SirMahlon 0 Junior Poster in Training · Answer 14 · 2013-08-06T14:50:14+00:00

<html>
<body>
<h1>A small example page to insert some data in to the MySQL database using PHP</h1>
<form action="insert.php" method="post">
Firstname: <input type="text" name="fname" /><br><br>
Lastname: <input type="text" name="lname" /><br><br>
 <input type="submit" />
</form>
</body>
</html>

x

broj1 356 Humble servant Featured Poster · Answer 15 · 2013-08-06T15:25:30+00:00

What is the output of the echo command on line 17?
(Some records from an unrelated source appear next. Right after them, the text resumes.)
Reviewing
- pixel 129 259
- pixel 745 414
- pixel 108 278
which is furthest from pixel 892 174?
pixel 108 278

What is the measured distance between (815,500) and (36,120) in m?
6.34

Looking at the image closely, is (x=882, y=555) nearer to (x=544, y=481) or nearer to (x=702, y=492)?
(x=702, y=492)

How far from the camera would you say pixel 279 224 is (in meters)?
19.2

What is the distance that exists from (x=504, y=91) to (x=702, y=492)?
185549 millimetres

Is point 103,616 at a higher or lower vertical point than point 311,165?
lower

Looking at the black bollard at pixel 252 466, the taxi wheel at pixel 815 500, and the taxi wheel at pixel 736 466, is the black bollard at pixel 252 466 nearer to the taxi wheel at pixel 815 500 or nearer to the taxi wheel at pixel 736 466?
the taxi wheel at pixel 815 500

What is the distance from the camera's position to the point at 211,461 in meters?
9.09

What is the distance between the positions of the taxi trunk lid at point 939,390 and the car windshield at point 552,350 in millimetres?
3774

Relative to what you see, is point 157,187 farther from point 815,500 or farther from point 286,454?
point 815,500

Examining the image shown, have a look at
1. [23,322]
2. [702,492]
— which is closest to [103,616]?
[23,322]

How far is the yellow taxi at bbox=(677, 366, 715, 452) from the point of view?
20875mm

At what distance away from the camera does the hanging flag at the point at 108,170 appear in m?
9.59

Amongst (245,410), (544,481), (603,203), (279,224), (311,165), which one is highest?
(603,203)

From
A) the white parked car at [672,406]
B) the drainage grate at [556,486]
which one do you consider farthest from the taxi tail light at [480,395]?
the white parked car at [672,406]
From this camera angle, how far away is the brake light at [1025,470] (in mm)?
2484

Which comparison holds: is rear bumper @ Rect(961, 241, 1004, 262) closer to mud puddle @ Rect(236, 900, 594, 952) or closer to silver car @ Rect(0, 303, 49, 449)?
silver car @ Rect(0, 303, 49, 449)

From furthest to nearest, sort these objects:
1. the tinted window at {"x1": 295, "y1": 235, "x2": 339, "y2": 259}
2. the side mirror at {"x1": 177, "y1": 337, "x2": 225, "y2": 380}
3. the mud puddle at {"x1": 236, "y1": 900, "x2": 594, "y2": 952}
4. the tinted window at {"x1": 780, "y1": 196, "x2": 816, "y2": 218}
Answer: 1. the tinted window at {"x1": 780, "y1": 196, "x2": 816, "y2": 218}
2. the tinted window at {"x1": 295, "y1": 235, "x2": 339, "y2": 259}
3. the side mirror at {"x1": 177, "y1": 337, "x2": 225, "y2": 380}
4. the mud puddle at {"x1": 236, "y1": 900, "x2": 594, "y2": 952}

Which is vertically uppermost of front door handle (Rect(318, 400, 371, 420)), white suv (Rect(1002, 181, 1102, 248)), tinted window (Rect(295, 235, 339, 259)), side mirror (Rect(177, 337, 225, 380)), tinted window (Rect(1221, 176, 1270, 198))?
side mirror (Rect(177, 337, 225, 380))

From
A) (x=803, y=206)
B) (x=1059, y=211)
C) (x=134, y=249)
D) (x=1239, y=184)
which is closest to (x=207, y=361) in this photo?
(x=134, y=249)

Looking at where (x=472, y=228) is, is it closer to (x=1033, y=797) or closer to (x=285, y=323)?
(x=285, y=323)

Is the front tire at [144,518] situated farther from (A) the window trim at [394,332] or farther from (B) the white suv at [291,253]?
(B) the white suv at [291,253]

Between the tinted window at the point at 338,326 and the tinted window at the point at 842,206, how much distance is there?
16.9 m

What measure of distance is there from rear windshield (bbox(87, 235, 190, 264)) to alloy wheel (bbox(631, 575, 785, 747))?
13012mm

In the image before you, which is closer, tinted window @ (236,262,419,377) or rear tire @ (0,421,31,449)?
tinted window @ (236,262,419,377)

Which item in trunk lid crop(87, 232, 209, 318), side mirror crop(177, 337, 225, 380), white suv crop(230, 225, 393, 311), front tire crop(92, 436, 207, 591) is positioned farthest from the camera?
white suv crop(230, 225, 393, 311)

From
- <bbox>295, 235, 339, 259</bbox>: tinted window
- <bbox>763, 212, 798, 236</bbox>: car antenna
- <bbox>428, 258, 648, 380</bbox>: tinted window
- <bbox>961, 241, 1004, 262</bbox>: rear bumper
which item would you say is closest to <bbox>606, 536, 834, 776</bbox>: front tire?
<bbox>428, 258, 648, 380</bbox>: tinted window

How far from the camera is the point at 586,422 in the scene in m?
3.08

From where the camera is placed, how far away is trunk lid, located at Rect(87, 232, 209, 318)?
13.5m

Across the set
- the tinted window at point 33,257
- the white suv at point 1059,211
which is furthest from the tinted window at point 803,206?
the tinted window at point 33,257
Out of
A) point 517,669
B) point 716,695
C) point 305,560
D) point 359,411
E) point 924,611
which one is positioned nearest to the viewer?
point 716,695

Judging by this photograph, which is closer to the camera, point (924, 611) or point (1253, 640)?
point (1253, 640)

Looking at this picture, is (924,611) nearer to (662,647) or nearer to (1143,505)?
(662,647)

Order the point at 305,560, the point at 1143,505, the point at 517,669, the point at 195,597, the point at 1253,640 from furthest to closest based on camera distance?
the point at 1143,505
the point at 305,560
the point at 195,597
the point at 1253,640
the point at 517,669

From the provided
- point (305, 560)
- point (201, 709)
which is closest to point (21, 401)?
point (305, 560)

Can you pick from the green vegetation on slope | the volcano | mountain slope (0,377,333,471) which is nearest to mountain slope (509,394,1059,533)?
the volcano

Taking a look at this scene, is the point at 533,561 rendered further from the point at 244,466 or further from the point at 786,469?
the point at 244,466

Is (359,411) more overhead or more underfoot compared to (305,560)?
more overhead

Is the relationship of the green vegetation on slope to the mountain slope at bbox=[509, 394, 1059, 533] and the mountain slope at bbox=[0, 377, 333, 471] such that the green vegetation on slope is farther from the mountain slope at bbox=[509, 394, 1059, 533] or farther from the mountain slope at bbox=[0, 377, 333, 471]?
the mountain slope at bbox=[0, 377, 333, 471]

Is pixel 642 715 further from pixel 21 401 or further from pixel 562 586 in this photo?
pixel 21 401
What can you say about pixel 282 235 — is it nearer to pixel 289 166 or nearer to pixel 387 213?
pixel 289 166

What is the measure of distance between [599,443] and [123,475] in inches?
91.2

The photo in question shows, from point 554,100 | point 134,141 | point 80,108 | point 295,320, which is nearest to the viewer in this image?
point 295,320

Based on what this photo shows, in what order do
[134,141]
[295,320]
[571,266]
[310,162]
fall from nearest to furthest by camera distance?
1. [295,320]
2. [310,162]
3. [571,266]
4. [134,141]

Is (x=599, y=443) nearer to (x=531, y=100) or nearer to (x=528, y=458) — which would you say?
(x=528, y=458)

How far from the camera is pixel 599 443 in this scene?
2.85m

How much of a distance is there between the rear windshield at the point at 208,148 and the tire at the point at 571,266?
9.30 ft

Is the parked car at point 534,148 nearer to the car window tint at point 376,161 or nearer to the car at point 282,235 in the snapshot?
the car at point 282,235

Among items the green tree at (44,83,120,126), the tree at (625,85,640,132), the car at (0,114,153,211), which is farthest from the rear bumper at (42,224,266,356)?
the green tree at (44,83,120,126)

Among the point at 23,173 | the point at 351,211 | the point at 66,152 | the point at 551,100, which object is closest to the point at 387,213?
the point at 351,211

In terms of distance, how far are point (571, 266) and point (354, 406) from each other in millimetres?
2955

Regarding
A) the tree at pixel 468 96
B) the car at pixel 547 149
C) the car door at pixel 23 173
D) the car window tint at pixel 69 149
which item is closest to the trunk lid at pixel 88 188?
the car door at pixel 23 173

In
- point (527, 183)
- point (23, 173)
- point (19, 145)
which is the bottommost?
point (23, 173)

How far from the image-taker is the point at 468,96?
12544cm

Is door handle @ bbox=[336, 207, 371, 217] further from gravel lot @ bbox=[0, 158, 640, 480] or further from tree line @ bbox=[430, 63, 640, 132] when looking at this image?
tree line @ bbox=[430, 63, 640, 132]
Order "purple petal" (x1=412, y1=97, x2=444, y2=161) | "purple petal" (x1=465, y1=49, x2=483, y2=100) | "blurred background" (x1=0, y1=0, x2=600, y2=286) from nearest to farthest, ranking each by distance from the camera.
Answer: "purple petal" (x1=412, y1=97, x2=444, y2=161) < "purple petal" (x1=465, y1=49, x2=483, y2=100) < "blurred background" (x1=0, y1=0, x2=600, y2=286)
And change the query to use escaped values:

$sql="INSERT INTO users(fname,lname) VALUES ('$fname','$lname')";

And to be on safe side put a space after database name:

$sql="INSERT INTO users (fname,lname) VALUES ('$fname','$lname')";

SirMahlon 0 Junior Poster in Training · Answer 16 · 2013-08-06T16:27:28+00:00

SirMahlon 0 Junior Poster in Training

11 Years Ago

thanks boss.issue resolved.

broj1 356 Humble servant Featured Poster · Answer 17 · 2013-08-06T16:30:37+00:00

Glad to hear that. Please mark thread as solved. Happy coding.